» **WHAT THE TASK ASKS**
Copy the listing below word for word, keeping every line as it appears.

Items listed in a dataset
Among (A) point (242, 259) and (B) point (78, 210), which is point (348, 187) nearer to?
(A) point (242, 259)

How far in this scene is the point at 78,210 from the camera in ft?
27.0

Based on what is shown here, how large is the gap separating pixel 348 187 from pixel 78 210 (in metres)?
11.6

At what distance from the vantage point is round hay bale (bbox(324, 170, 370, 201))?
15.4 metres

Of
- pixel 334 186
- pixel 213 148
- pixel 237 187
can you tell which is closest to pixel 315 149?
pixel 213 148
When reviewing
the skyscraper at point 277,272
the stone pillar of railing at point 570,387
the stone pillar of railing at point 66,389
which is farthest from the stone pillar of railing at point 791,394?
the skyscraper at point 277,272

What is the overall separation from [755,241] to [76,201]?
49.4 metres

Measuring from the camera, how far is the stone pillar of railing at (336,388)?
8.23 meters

» **COMPLETE ANSWER**
Among (A) point (242, 259) and (B) point (78, 210), which is point (348, 187) nearer to?
(A) point (242, 259)

How far in this scene is the point at 78,210 from the camera in ft?
27.0

Based on what is shown here, how large is the gap separating pixel 348 187 from pixel 78 210 (in metres)?
11.6

At what distance from the vantage point is round hay bale (bbox(324, 170, 370, 201))?
15.4 metres

Of
- pixel 334 186
- pixel 213 148
- pixel 237 187
can you tell which is closest to pixel 315 149?
pixel 213 148
When reviewing
the skyscraper at point 277,272
the stone pillar of railing at point 570,387
the stone pillar of railing at point 66,389
which is farthest from the stone pillar of railing at point 791,394?
the skyscraper at point 277,272

What is the overall separation from [755,241] to [76,201]?
49.4 metres

Measuring from the camera, how far is the stone pillar of railing at (336,388)?
8.23 meters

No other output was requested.